UNITED STATES DISTRICT COURT FOR THE DISTRICT OF COLUMBIA
) LEAH YOUNG, ) ) Plaintiff, ) ) v. ) Civil Action No. 20-cv-1765 (TSC) ) FORT MYER CONSTRUCTION ) CORPORATION, ) ) Defendant. ) )
MEMORANDUM OPINION
Plaintiff Leah Young has sued her former employer, Fort Myer Construction
Corporation, for race and gender discrimination, retaliation and hostile work
environment. Defendant has moved to dismiss under Rule 12(b)(6) of the Federal Rules
of Civil Procedure, ECF No. 6, based on the statute of limitations. For the following
reasons, Defendant’s motion will be GRANTED.
I. BACKGROUND
Plaintiff alleges that the conduct giving rise to this action occurred between 2017
and 2020, during her employment with Defendant, a federal contractor. See Compl.
Sec. III (Statement of Claim), ECF No. 1. On August 2, 2019, Plaintiff filed an
employment discrimination charge with the U.S. Department of Labor’s Office of
Federal Contract Compliance Programs (“OFCCP”). See Def.’s Ex. 1, ECF No. 6-2.
On March 25, 2020, following an investigation, Plaintiff “received” a “Notice of Right
to Sue letter.” Compl. Sec. IV (Exhaustion of Federal Administrative Remedies); see
Def.’s Ex. 2, ECF No. 6-3. In the letter dated March 18, 2020, the OFCCP detailed its
1 reasons for finding “insufficient evidence that the contractor violated” Title VII of the
Civil Rights Act of 1964. Def.’s Ex. 2 at 5. The letter also informed Plaintiff of her
right to “file a lawsuit against the contractor under Title VII in federal or state court,”
highlighting that it “be filed within 90 calendar days of receipt of this notice, or
your right to sue will be lost.” Id. at 6 (bolded in original). Plaintiff signed and filed
the instant Complaint on June 26, 2020. See ECF No. 1 and Clerk’s separate entry of
date of receipt.
II. LEGAL STANDARD
The Federal Rules of Civil Procedure require that a complaint contain “a short
and plain statement of the claim” and “the grounds for the court’s jurisdiction” so that a
defendant has fair notice of the claim and the grounds upon which it rests. Fed. R. Civ.
P. 8(a); Erickson v. Pardus, 551 U.S. 89, 93 (2007) (per curiam) (citing cases). Rule
12(b)(6) permits a party to move for dismissal on the grounds that the complaint has
failed “to state a claim upon which relief can be granted.” Fed. R. Civ. P. 12(b)(6).
Compliance with Title VII’s statute of limitations is an affirmative defense properly
raised in a motion under Rule 12(b)(6). See Greer v. Bd. of Trustees of Univ. of D.C.,
113 F. Supp. 3d 297, 306 (D.D.C. 2015) (citing cases). “In ruling on a motion to
dismiss, the Court may consider not only the facts alleged in the complaint, but also
documents attached to or incorporated by reference in the complaint and documents
attached to a motion to dismiss for which no party contests authenticity.” Demissie v.

### WRITTEN PROBLEM A
Could you reproduce the opinion word for word, everything from "On March 25, 2020, following" down to "date of receipt."?
### WRITTEN PROBLEM B
According to the opinion, why must a complaint contain a short and plain statement of the claim and of the grounds for the court's jurisdiction? Answer in one to three sentences.
None of the data is needed.

### COLLECTED MATERIAL
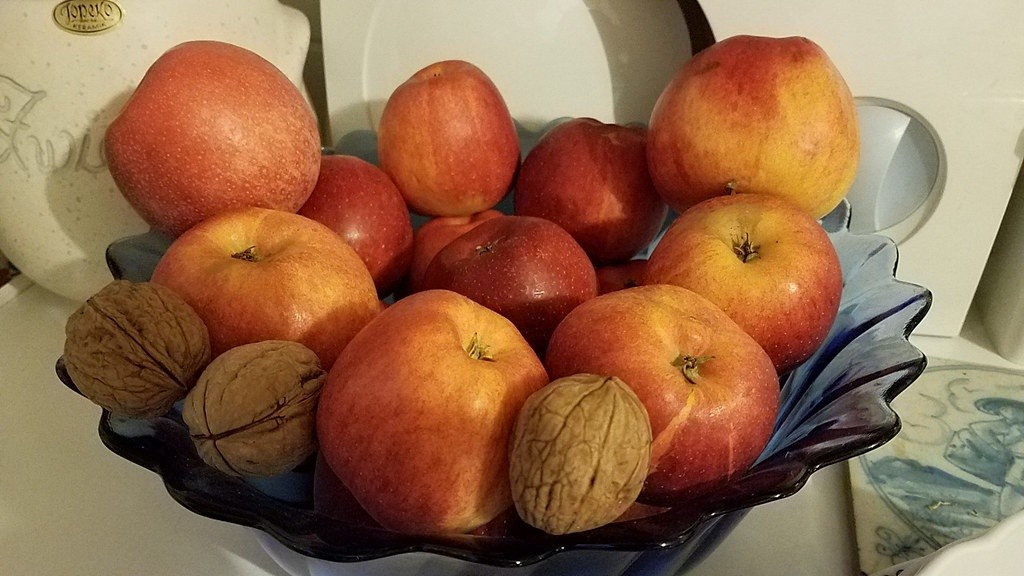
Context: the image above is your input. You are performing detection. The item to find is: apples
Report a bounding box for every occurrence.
[102,31,863,538]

### FULL RESPONSE A
On March 25, 2020, following an investigation, Plaintiff “received” a “Notice of Right
to Sue letter.” Compl. Sec. IV (Exhaustion of Federal Administrative Remedies); see
Def.’s Ex. 2, ECF No. 6-3. In the letter dated March 18, 2020, the OFCCP detailed its
1 reasons for finding “insufficient evidence that the contractor violated” Title VII of the
Civil Rights Act of 1964. Def.’s Ex. 2 at 5. The letter also informed Plaintiff of her
right to “file a lawsuit against the contractor under Title VII in federal or state court,”
highlighting that it “be filed within 90 calendar days of receipt of this notice, or
your right to sue will be lost.” Id. at 6 (bolded in original). Plaintiff signed and filed
the instant Complaint on June 26, 2020. See ECF No. 1 and Clerk’s separate entry of
date of receipt.

### FULL RESPONSE B
The Federal Rules of Civil Procedure require those statements so that a defendant has fair notice of the claim and of the grounds on which it rests.